Auch deshalb scheint sich hier in Deutschland nicht wirklich jemand dafür zu interessieren, dass Julanas Vater seit Jahren im Vorstand eines Vereins sitzt, der sich neben Transgeschlechtlichkeit auch für Menschen einsetzt, die BDSM praktizieren. Nun sind sadomachistische Sexualpraktiken per se erst einmal Privatsache, allerdings bekommt das Ganze dann ein Geschmäckle, wenn der Online-Shop des Vereins Julanas Bücher direkt neben Sexspielzeug und anderen Utensilien für BDSM-Praktiken vertreibt. Ein von der NZZ gestellte Anfrage hierzu lässt Julanas Vater unbeantwortet.
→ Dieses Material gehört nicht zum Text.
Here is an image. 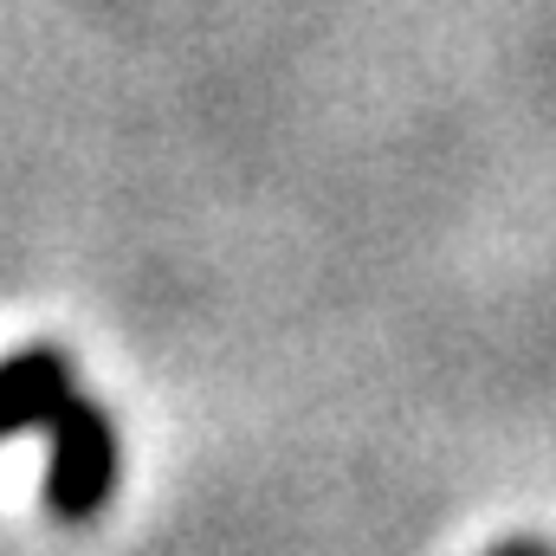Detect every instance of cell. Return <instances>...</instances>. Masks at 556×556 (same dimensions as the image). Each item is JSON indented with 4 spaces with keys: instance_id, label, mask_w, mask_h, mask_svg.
<instances>
[{
    "instance_id": "cell-1",
    "label": "cell",
    "mask_w": 556,
    "mask_h": 556,
    "mask_svg": "<svg viewBox=\"0 0 556 556\" xmlns=\"http://www.w3.org/2000/svg\"><path fill=\"white\" fill-rule=\"evenodd\" d=\"M46 433H52V459H46V518H52V525H91V518L111 505L117 472H124L117 427H111V415L78 389Z\"/></svg>"
},
{
    "instance_id": "cell-2",
    "label": "cell",
    "mask_w": 556,
    "mask_h": 556,
    "mask_svg": "<svg viewBox=\"0 0 556 556\" xmlns=\"http://www.w3.org/2000/svg\"><path fill=\"white\" fill-rule=\"evenodd\" d=\"M78 389H85L78 382V363L59 343H26V350L0 356V440L33 433V427H52L59 408Z\"/></svg>"
}]
</instances>
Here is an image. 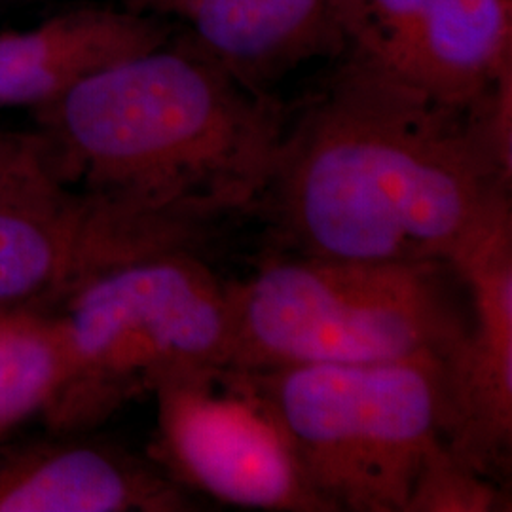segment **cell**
<instances>
[{"label": "cell", "mask_w": 512, "mask_h": 512, "mask_svg": "<svg viewBox=\"0 0 512 512\" xmlns=\"http://www.w3.org/2000/svg\"><path fill=\"white\" fill-rule=\"evenodd\" d=\"M511 186L473 103L439 101L348 52L289 110L255 213L275 251L452 266L512 220Z\"/></svg>", "instance_id": "obj_1"}, {"label": "cell", "mask_w": 512, "mask_h": 512, "mask_svg": "<svg viewBox=\"0 0 512 512\" xmlns=\"http://www.w3.org/2000/svg\"><path fill=\"white\" fill-rule=\"evenodd\" d=\"M33 110L40 156L59 183L211 239L222 222L255 213L291 107L186 35Z\"/></svg>", "instance_id": "obj_2"}, {"label": "cell", "mask_w": 512, "mask_h": 512, "mask_svg": "<svg viewBox=\"0 0 512 512\" xmlns=\"http://www.w3.org/2000/svg\"><path fill=\"white\" fill-rule=\"evenodd\" d=\"M446 262H361L274 251L234 281L228 368L446 361L469 325Z\"/></svg>", "instance_id": "obj_3"}, {"label": "cell", "mask_w": 512, "mask_h": 512, "mask_svg": "<svg viewBox=\"0 0 512 512\" xmlns=\"http://www.w3.org/2000/svg\"><path fill=\"white\" fill-rule=\"evenodd\" d=\"M50 315L71 368L42 418L52 433H82L162 385L228 366L234 281L196 251H169L97 275Z\"/></svg>", "instance_id": "obj_4"}, {"label": "cell", "mask_w": 512, "mask_h": 512, "mask_svg": "<svg viewBox=\"0 0 512 512\" xmlns=\"http://www.w3.org/2000/svg\"><path fill=\"white\" fill-rule=\"evenodd\" d=\"M239 372L270 408L332 511H406L423 459L444 440L442 361Z\"/></svg>", "instance_id": "obj_5"}, {"label": "cell", "mask_w": 512, "mask_h": 512, "mask_svg": "<svg viewBox=\"0 0 512 512\" xmlns=\"http://www.w3.org/2000/svg\"><path fill=\"white\" fill-rule=\"evenodd\" d=\"M202 239L59 183L40 143L0 177V313L59 310L97 275L143 256L200 253Z\"/></svg>", "instance_id": "obj_6"}, {"label": "cell", "mask_w": 512, "mask_h": 512, "mask_svg": "<svg viewBox=\"0 0 512 512\" xmlns=\"http://www.w3.org/2000/svg\"><path fill=\"white\" fill-rule=\"evenodd\" d=\"M152 456L188 492L270 512H334L313 490L293 446L245 376L228 366L156 389Z\"/></svg>", "instance_id": "obj_7"}, {"label": "cell", "mask_w": 512, "mask_h": 512, "mask_svg": "<svg viewBox=\"0 0 512 512\" xmlns=\"http://www.w3.org/2000/svg\"><path fill=\"white\" fill-rule=\"evenodd\" d=\"M469 325L442 363V437L454 456L503 484L512 450V220L452 264Z\"/></svg>", "instance_id": "obj_8"}, {"label": "cell", "mask_w": 512, "mask_h": 512, "mask_svg": "<svg viewBox=\"0 0 512 512\" xmlns=\"http://www.w3.org/2000/svg\"><path fill=\"white\" fill-rule=\"evenodd\" d=\"M152 458L76 433L0 442V512L196 511Z\"/></svg>", "instance_id": "obj_9"}, {"label": "cell", "mask_w": 512, "mask_h": 512, "mask_svg": "<svg viewBox=\"0 0 512 512\" xmlns=\"http://www.w3.org/2000/svg\"><path fill=\"white\" fill-rule=\"evenodd\" d=\"M126 8L183 21L205 54L262 92L311 59L346 52L338 0H126Z\"/></svg>", "instance_id": "obj_10"}, {"label": "cell", "mask_w": 512, "mask_h": 512, "mask_svg": "<svg viewBox=\"0 0 512 512\" xmlns=\"http://www.w3.org/2000/svg\"><path fill=\"white\" fill-rule=\"evenodd\" d=\"M171 40L165 19L86 6L0 35V109H37L82 78Z\"/></svg>", "instance_id": "obj_11"}, {"label": "cell", "mask_w": 512, "mask_h": 512, "mask_svg": "<svg viewBox=\"0 0 512 512\" xmlns=\"http://www.w3.org/2000/svg\"><path fill=\"white\" fill-rule=\"evenodd\" d=\"M512 67V0H427L404 80L467 107Z\"/></svg>", "instance_id": "obj_12"}, {"label": "cell", "mask_w": 512, "mask_h": 512, "mask_svg": "<svg viewBox=\"0 0 512 512\" xmlns=\"http://www.w3.org/2000/svg\"><path fill=\"white\" fill-rule=\"evenodd\" d=\"M69 368V346L55 315L14 313L0 323V437L42 416Z\"/></svg>", "instance_id": "obj_13"}, {"label": "cell", "mask_w": 512, "mask_h": 512, "mask_svg": "<svg viewBox=\"0 0 512 512\" xmlns=\"http://www.w3.org/2000/svg\"><path fill=\"white\" fill-rule=\"evenodd\" d=\"M427 0H338L346 52L404 76Z\"/></svg>", "instance_id": "obj_14"}, {"label": "cell", "mask_w": 512, "mask_h": 512, "mask_svg": "<svg viewBox=\"0 0 512 512\" xmlns=\"http://www.w3.org/2000/svg\"><path fill=\"white\" fill-rule=\"evenodd\" d=\"M511 511L505 486L450 452L439 442L421 463L404 512Z\"/></svg>", "instance_id": "obj_15"}, {"label": "cell", "mask_w": 512, "mask_h": 512, "mask_svg": "<svg viewBox=\"0 0 512 512\" xmlns=\"http://www.w3.org/2000/svg\"><path fill=\"white\" fill-rule=\"evenodd\" d=\"M37 145V133L0 129V177L21 162Z\"/></svg>", "instance_id": "obj_16"}, {"label": "cell", "mask_w": 512, "mask_h": 512, "mask_svg": "<svg viewBox=\"0 0 512 512\" xmlns=\"http://www.w3.org/2000/svg\"><path fill=\"white\" fill-rule=\"evenodd\" d=\"M14 315V313H12ZM10 317V313H0V323H4Z\"/></svg>", "instance_id": "obj_17"}]
</instances>
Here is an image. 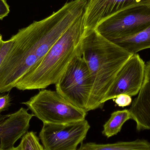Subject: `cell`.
<instances>
[{"label": "cell", "instance_id": "obj_1", "mask_svg": "<svg viewBox=\"0 0 150 150\" xmlns=\"http://www.w3.org/2000/svg\"><path fill=\"white\" fill-rule=\"evenodd\" d=\"M88 1L67 3L46 18L18 30L0 67V93L15 88L25 75L40 63L54 43L84 12Z\"/></svg>", "mask_w": 150, "mask_h": 150}, {"label": "cell", "instance_id": "obj_2", "mask_svg": "<svg viewBox=\"0 0 150 150\" xmlns=\"http://www.w3.org/2000/svg\"><path fill=\"white\" fill-rule=\"evenodd\" d=\"M79 52L92 82L87 112L103 108L104 98L117 74L133 54L101 36L95 30L84 33Z\"/></svg>", "mask_w": 150, "mask_h": 150}, {"label": "cell", "instance_id": "obj_3", "mask_svg": "<svg viewBox=\"0 0 150 150\" xmlns=\"http://www.w3.org/2000/svg\"><path fill=\"white\" fill-rule=\"evenodd\" d=\"M84 13L54 43L40 63L22 78L15 88L20 91L45 89L57 83L79 52L84 33Z\"/></svg>", "mask_w": 150, "mask_h": 150}, {"label": "cell", "instance_id": "obj_4", "mask_svg": "<svg viewBox=\"0 0 150 150\" xmlns=\"http://www.w3.org/2000/svg\"><path fill=\"white\" fill-rule=\"evenodd\" d=\"M22 104L43 123H71L85 120L87 115V112L72 105L56 91L41 90Z\"/></svg>", "mask_w": 150, "mask_h": 150}, {"label": "cell", "instance_id": "obj_5", "mask_svg": "<svg viewBox=\"0 0 150 150\" xmlns=\"http://www.w3.org/2000/svg\"><path fill=\"white\" fill-rule=\"evenodd\" d=\"M55 87L56 91L69 102L87 112L92 82L89 69L79 50L55 84Z\"/></svg>", "mask_w": 150, "mask_h": 150}, {"label": "cell", "instance_id": "obj_6", "mask_svg": "<svg viewBox=\"0 0 150 150\" xmlns=\"http://www.w3.org/2000/svg\"><path fill=\"white\" fill-rule=\"evenodd\" d=\"M150 26V4L134 6L118 12L95 28L110 41L137 34Z\"/></svg>", "mask_w": 150, "mask_h": 150}, {"label": "cell", "instance_id": "obj_7", "mask_svg": "<svg viewBox=\"0 0 150 150\" xmlns=\"http://www.w3.org/2000/svg\"><path fill=\"white\" fill-rule=\"evenodd\" d=\"M90 127L86 119L66 124L43 123L39 138L45 150H77Z\"/></svg>", "mask_w": 150, "mask_h": 150}, {"label": "cell", "instance_id": "obj_8", "mask_svg": "<svg viewBox=\"0 0 150 150\" xmlns=\"http://www.w3.org/2000/svg\"><path fill=\"white\" fill-rule=\"evenodd\" d=\"M146 64L137 53L133 54L117 74L103 102L120 94L133 97L139 93L144 80Z\"/></svg>", "mask_w": 150, "mask_h": 150}, {"label": "cell", "instance_id": "obj_9", "mask_svg": "<svg viewBox=\"0 0 150 150\" xmlns=\"http://www.w3.org/2000/svg\"><path fill=\"white\" fill-rule=\"evenodd\" d=\"M149 4L150 0H89L84 13V33L95 30L100 23L118 12Z\"/></svg>", "mask_w": 150, "mask_h": 150}, {"label": "cell", "instance_id": "obj_10", "mask_svg": "<svg viewBox=\"0 0 150 150\" xmlns=\"http://www.w3.org/2000/svg\"><path fill=\"white\" fill-rule=\"evenodd\" d=\"M28 109L21 108L17 112L6 115L0 114V149L8 150L27 132L34 116Z\"/></svg>", "mask_w": 150, "mask_h": 150}, {"label": "cell", "instance_id": "obj_11", "mask_svg": "<svg viewBox=\"0 0 150 150\" xmlns=\"http://www.w3.org/2000/svg\"><path fill=\"white\" fill-rule=\"evenodd\" d=\"M129 110L137 131L150 130V60L146 64L142 88Z\"/></svg>", "mask_w": 150, "mask_h": 150}, {"label": "cell", "instance_id": "obj_12", "mask_svg": "<svg viewBox=\"0 0 150 150\" xmlns=\"http://www.w3.org/2000/svg\"><path fill=\"white\" fill-rule=\"evenodd\" d=\"M111 41L131 54L137 53L150 48V26L134 35Z\"/></svg>", "mask_w": 150, "mask_h": 150}, {"label": "cell", "instance_id": "obj_13", "mask_svg": "<svg viewBox=\"0 0 150 150\" xmlns=\"http://www.w3.org/2000/svg\"><path fill=\"white\" fill-rule=\"evenodd\" d=\"M77 150H150V142L144 139L107 144L89 142L82 143Z\"/></svg>", "mask_w": 150, "mask_h": 150}, {"label": "cell", "instance_id": "obj_14", "mask_svg": "<svg viewBox=\"0 0 150 150\" xmlns=\"http://www.w3.org/2000/svg\"><path fill=\"white\" fill-rule=\"evenodd\" d=\"M129 120H131V116L128 109L113 112L103 125L102 134L108 138L116 135L120 132L123 124Z\"/></svg>", "mask_w": 150, "mask_h": 150}, {"label": "cell", "instance_id": "obj_15", "mask_svg": "<svg viewBox=\"0 0 150 150\" xmlns=\"http://www.w3.org/2000/svg\"><path fill=\"white\" fill-rule=\"evenodd\" d=\"M19 145L21 150H45L39 138L33 131H28L23 136Z\"/></svg>", "mask_w": 150, "mask_h": 150}, {"label": "cell", "instance_id": "obj_16", "mask_svg": "<svg viewBox=\"0 0 150 150\" xmlns=\"http://www.w3.org/2000/svg\"><path fill=\"white\" fill-rule=\"evenodd\" d=\"M16 39V35H13L10 39L4 41L1 47L0 48V67L3 62L4 60L9 52Z\"/></svg>", "mask_w": 150, "mask_h": 150}, {"label": "cell", "instance_id": "obj_17", "mask_svg": "<svg viewBox=\"0 0 150 150\" xmlns=\"http://www.w3.org/2000/svg\"><path fill=\"white\" fill-rule=\"evenodd\" d=\"M115 104L121 107L128 106L132 104L131 97L127 94H122L117 96L114 99Z\"/></svg>", "mask_w": 150, "mask_h": 150}, {"label": "cell", "instance_id": "obj_18", "mask_svg": "<svg viewBox=\"0 0 150 150\" xmlns=\"http://www.w3.org/2000/svg\"><path fill=\"white\" fill-rule=\"evenodd\" d=\"M10 95L9 93L0 94V114L2 112L6 111L11 106Z\"/></svg>", "mask_w": 150, "mask_h": 150}, {"label": "cell", "instance_id": "obj_19", "mask_svg": "<svg viewBox=\"0 0 150 150\" xmlns=\"http://www.w3.org/2000/svg\"><path fill=\"white\" fill-rule=\"evenodd\" d=\"M10 12L9 6L5 0H0V20L7 16Z\"/></svg>", "mask_w": 150, "mask_h": 150}, {"label": "cell", "instance_id": "obj_20", "mask_svg": "<svg viewBox=\"0 0 150 150\" xmlns=\"http://www.w3.org/2000/svg\"><path fill=\"white\" fill-rule=\"evenodd\" d=\"M3 42V40H2V35L0 33V48L1 47L2 45Z\"/></svg>", "mask_w": 150, "mask_h": 150}]
</instances>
Darüber hinaus stellt sich vor dem Hintergrund der väterlichen Interessen die Frage, inwiefern Julana eventuell einfach nur Dinge tut, von denen sie glaubt, dass ihre Eltern sie goutieren. Kinder hätten „ein natürliches Bedürfnis, ihren Eltern zu gefallen“, gibt Alexander Korte, leitender Oberarzt an einer Klinik für Kinder- und Jugendpsychiatrie in München gegenüber der NZZ zu bedenken. Oder anders gesagt: Vielleicht war hier auch der Wunsch der Vater des Gedankens.
Höchstwahrscheinlich kein Zurück
An den Konsequenzen für Julana ändert das, trotz aller berechtigten Zweifel, nichts. Seit einiger Zeit erhält sie Pubertätsblocker. Was von Transaktivisten häufig als harmlos dargestellt wird und wie der Queerbeautragte der Bundesregierung, Sven Lehmann, verlautbarte, lediglich den Stimmbruch und Bartwuchs stoppen soll, entpuppt sich bei genauerem Hinsehen als echter Hammer und kommt einer chemischen Kastration gleich. Tatsächlich handelt es sich sogar um dasselbe Mittel, das auch bei Pädophilen im Rahmen einer solchen eingesetzt wird. Bei jungen Menschen steht die Hormonbehandlung im Verdacht, auf Dauer unfruchtbar beziehungsweise zeugungsunfähig zu machen. Für Julana gibt es also höchstwahrscheinlich kein Zurück. Selbst wenn sie sich eines Tages doch dafür entscheiden sollte, als Mann zu leben.
Es fällt schwer, das Wort Kindesmissbrauch an dieser Stelle nicht in den Mund zu nehmen. Ab 14 Jahren sollen Kinder in Deutschland künftig mit Zustimmung der Eltern geschlechtsangleichende Maßnahmen vornehmen können. Ganserer, anderen Politikern und Trans-Aktivisten geht das nicht weit genug. Sie wollen die elterliche Mitsprache gänzlich streichen.
Für Julana macht auch das keinen Unterschied. Sie wird weiter wie ein Zirkuspony von Manege zu Manege geführt werden. Nur dieses Mal nicht. Bei der Lesung in München, die gestern stattfand, nahm sie laut eigenen Angaben aus Angst vor Gewalt nicht teil.